Der VanEck Gold Miners ETF hat am Freitag eine volatile Woche mit einem leichten Plus beendet. Der Fonds gewann 1,59 Prozent und schloss bei 112,92 AUD.

Zuvor hatte der ETF eine schmerzhafte Phase durchlaufen. Innerhalb von sieben Tagen fiel der Kurs um 7,80 Prozent. Auslöser waren veränderte Erwartungen an die US-Geldpolitik und ein erstarkender Dollar.

Verbrauchervertrauen gibt Stütze

Der Umschwung am Freitag kam überraschend. Das vorläufige University of Michigan Verbrauchervertrauen für Juni lag bei 48,9 Punkten – deutlich über der Prognose von 46 und besser als der Mai-Endwert von 44,8.

Parallel dazu sanken die Ein-Jahres-Inflationserwartungen leicht auf 4,6 Prozent. Diese Kombination aus besserer Stimmung und abkühlenden Inflationsaussichten verschaffte Gold eine Atempause. Der Goldpreis hatte unter der Woche ein Siebenmonatstief bei 4.023 Dollar je Unze erreicht, stabilisierte sich bis Freitag aber um die Marke von 4.200 Dollar.

Die Botschaft der US-Notenbank – höhere Zinsen für längere Zeit – bleibt zwar das dominierende Thema. Doch die neuen Daten durchbrachen kurzzeitig den Abwärtssog, den der starke US-Arbeitsmarktbericht der Vorwoche ausgelöst hatte.
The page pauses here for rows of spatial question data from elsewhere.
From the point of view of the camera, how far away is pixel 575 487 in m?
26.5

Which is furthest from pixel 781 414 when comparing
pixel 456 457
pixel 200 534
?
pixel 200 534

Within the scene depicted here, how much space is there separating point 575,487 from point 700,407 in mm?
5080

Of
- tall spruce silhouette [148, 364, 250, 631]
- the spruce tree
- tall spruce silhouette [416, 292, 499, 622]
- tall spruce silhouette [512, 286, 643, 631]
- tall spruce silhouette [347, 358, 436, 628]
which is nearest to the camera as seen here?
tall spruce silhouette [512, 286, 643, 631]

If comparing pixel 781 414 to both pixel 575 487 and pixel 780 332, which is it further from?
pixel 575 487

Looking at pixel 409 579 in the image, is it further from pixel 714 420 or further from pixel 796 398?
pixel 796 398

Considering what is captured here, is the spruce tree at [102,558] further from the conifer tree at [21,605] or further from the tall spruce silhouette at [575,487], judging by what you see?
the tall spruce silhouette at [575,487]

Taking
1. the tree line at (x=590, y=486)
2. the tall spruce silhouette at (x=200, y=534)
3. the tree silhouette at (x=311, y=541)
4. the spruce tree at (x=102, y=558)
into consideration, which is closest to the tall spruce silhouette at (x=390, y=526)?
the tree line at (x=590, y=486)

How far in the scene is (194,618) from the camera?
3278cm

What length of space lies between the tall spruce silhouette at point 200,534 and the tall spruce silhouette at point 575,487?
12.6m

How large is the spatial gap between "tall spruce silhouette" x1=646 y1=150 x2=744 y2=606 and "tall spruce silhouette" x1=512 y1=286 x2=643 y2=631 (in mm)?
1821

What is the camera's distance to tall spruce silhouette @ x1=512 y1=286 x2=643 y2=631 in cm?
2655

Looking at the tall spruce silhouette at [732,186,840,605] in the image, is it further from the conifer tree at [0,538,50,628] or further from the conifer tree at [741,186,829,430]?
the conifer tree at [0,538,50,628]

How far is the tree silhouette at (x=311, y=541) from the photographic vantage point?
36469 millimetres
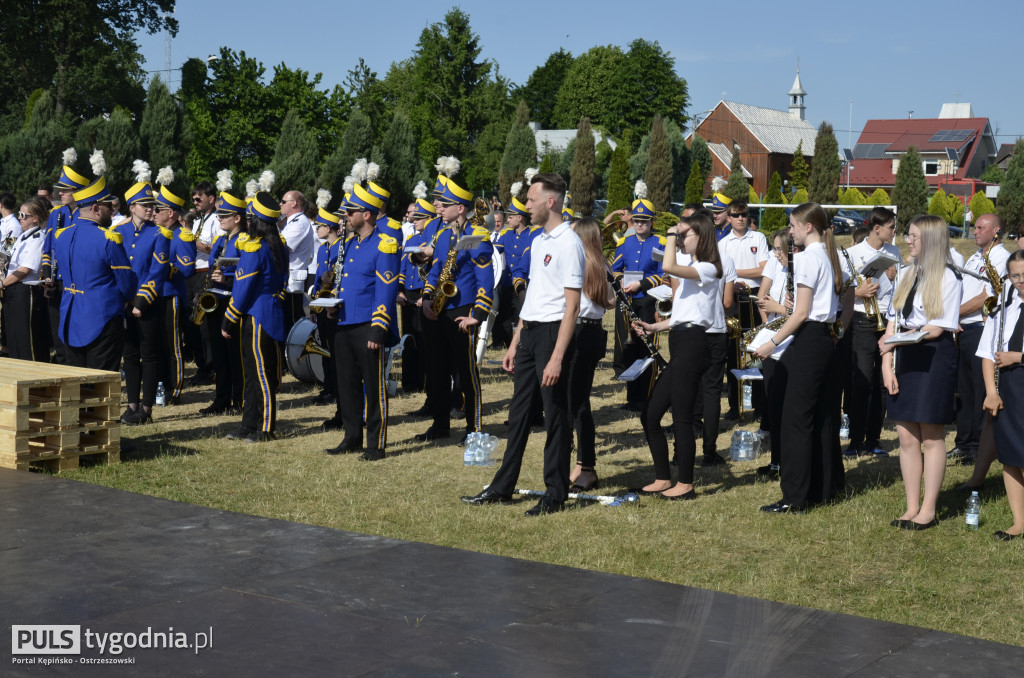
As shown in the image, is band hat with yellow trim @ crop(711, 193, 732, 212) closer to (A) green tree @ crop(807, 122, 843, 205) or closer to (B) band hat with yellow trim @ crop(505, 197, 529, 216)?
(B) band hat with yellow trim @ crop(505, 197, 529, 216)

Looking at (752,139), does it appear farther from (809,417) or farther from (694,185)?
(809,417)

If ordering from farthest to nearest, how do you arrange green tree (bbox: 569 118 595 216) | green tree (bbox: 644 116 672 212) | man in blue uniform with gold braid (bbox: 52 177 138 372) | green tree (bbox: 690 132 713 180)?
1. green tree (bbox: 690 132 713 180)
2. green tree (bbox: 644 116 672 212)
3. green tree (bbox: 569 118 595 216)
4. man in blue uniform with gold braid (bbox: 52 177 138 372)

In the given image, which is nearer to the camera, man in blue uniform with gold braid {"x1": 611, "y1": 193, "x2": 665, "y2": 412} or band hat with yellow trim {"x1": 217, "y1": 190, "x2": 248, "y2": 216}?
band hat with yellow trim {"x1": 217, "y1": 190, "x2": 248, "y2": 216}

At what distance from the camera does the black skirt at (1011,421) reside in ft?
22.6

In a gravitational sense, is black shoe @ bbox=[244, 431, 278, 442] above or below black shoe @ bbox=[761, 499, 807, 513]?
above

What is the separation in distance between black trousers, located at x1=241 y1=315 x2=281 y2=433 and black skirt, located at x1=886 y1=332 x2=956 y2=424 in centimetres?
529

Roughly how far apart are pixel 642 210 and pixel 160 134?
33071 millimetres

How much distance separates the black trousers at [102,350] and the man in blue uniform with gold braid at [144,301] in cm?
94

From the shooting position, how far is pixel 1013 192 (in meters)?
41.2

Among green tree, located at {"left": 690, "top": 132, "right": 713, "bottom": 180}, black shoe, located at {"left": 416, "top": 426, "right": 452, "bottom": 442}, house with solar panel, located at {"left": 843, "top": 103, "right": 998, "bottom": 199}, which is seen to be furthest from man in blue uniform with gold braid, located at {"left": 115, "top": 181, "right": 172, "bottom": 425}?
house with solar panel, located at {"left": 843, "top": 103, "right": 998, "bottom": 199}

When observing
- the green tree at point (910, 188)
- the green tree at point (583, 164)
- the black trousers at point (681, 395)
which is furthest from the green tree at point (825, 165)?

Geopolitische Entspannung drückt Gold

Eine weitere Belastung kam von der geopolitischen Bühne. Berichte über Fortschritte bei einer möglichen Vereinbarung zwischen den USA und Iran dämpften die Nachfrage nach sicheren Häfen.

Die Aussicht auf eine Deeskalation trieb zwar die Aktienmärkte an. Für Gold bedeutete sie jedoch einen geringeren Risikoaufschlag. Die 30-Tage-Volatilität des ETF liegt annualisiert bei 42,85 Prozent. Ein Zeichen für die anhaltende Nervosität der Anleger.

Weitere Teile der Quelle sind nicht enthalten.